BOMB Was the commune that Gabriel works in one that you had visited? What was your experience with the people there?
SD I invented the commune. I did, however, at the suggestion of a friend, visit an ex-convento not far from Oaxaca. The ex-conventos are quite interesting—people use them as meeting places, workshops, studio spaces, and so on. What does one do with an ex-sacred space? The spiritual air haunts them, even when they’re being used for the most ordinary, secular things. The walls themselves are amazing—crumbling, layered, still very much in use.
BOMB What is one phrase they should never use or a gesture they should never make?
SD “Is this bus safe?”
BOMB Gabriel spends his entire life collecting things. As travelers, we all collect souvenirs, memories. What was one thing you collected on your travels researching this book?
SD A small statue made by the famous Aguilar sisters, who revived the art of pottery.

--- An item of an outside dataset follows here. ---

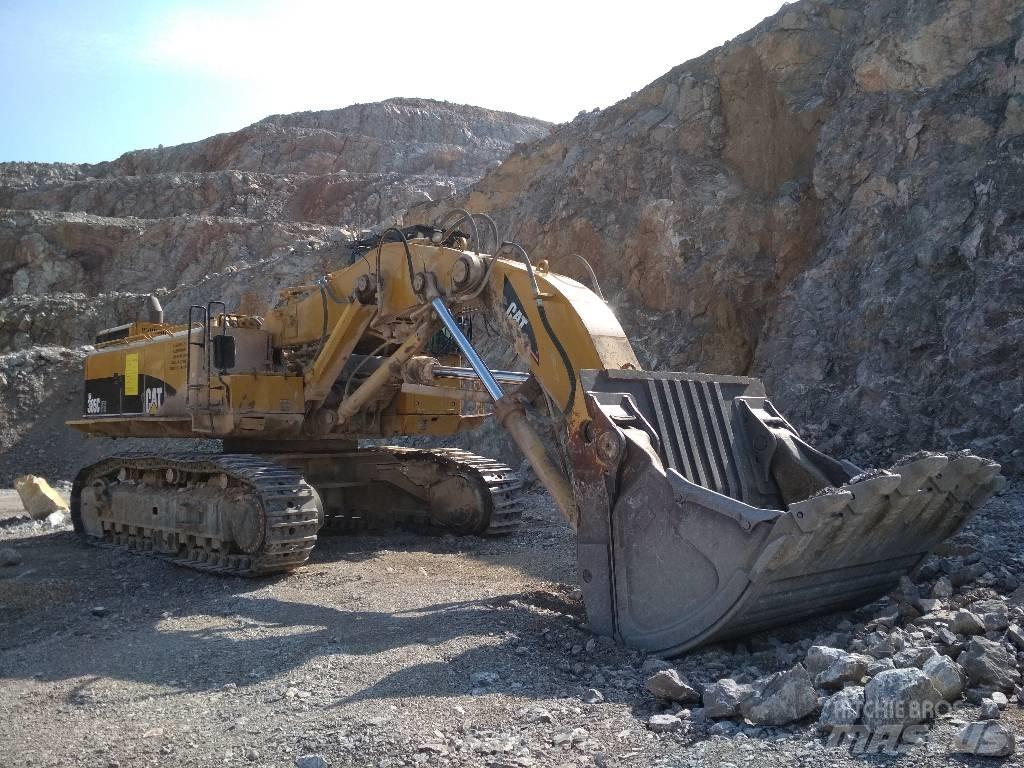 CAT 385 C FS Bageri gusjeničari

It’s a statue inspired by a Frida Kahlo image: a dark-faced woman with leaves springing from her back carries a tiny, adult woman in a long white dress in her arms.
BOMB Why should everyone read Ovid’s Metamorphoses, the inspiration for your book?
SD Because it’s extraordinarily beautiful and profound, for one thing. But for another, it is a book wherein doors to the unknown are constantly opening. I first read it, actually, when I was on the tiny Caribbean island of Nevis. There, the distance between the dense, superabundant world of Ovid and the dense world around me seemed quite small. When I lifted my gaze from the book, doors to the other worlds were everywhere.
Himali Soin is a writer from India. She currently lives in Brooklyn with acrylics, her diary and a seahorse.